The EU should not impose quotas on Member States for the number of women European companies should have on their boards. That is the view of the Lords Internal Market, Infrastructure and Employment EU Sub-Committee, who will lead a debate on Thursday 10 January on its report, introducing a motion to the House to submit a reasoned opinion to the EU
The reasoned opinion will restate the Committee’s belief that it is for Member States to set their own targets for increasing the number of women in top level business positions, as it set out in its report, Women on Boards, published in November 2012. Whilst the Committee agrees that the EU has a significant role to play in supporting Member States, it believes that the imposition of quotas at an EU level would not comply with the principle of subsidiarity – the rule that that legislation should be made at the lowest appropriate level; in this case, by each country.
Baroness O’Cathain, Chair of the Committee, said:
"The aim of this proposed directive is to increase the number of women on corporate boards throughout Europe. The Commission proposes setting a minimum objective of 40 per cent of female non-executive directors on the boards of all companies by 2020.

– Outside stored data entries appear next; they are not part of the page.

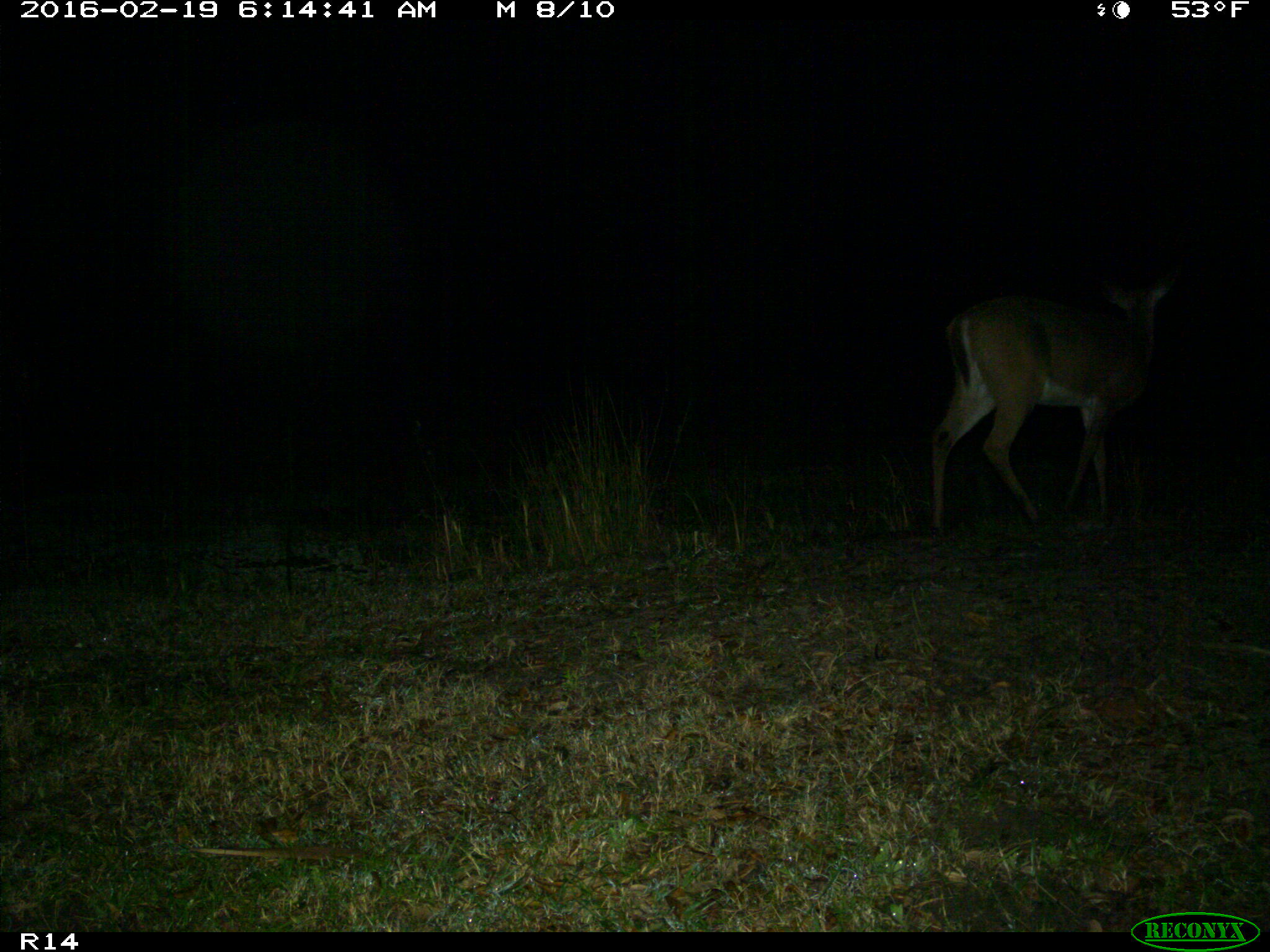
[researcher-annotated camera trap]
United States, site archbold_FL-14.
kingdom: Animalia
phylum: Chordata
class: Mammalia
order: Artiodactyla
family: Cervidae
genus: Odocoileus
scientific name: Odocoileus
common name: deer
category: unidentified deer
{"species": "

The Commission is also claiming that EU level action will help overcome some Member State’s resistance to regulate at national levels, as they believe there is a risk that they will be putting their country’s businesses at a disadvantage compared with companies from other Member States.
However, the Committee believes that the Commission’s argument about the need for a Directive is unconvincing. We are not persuaded that a higher figure should be imposed in order to ensure a "critical mass" of women on boards in Member States where the number of women on boards is traditionally smaller.
In our view, EU-wide legislative action at this time is both unnecessary and potentially counter-productive to the aims of increasing the number of women in senior positions in business. We believe that individual Member States are best placed to judge the most appropriate target levels for their companies. With the support of the EU and other Member States who are more advanced in this area, the Committee is convinced that this remains the best way to achieve the desired aims within the established timeframe."
The Committee laid the report before the House of Lords in December, and it will be debated in the House on Thursday 10 January. If the House agrees with the report, it will send a "reasoned opinion" to the European Commission and other EU institutions, to signal its concern.
The debate is expected to begin at about 4.30pm.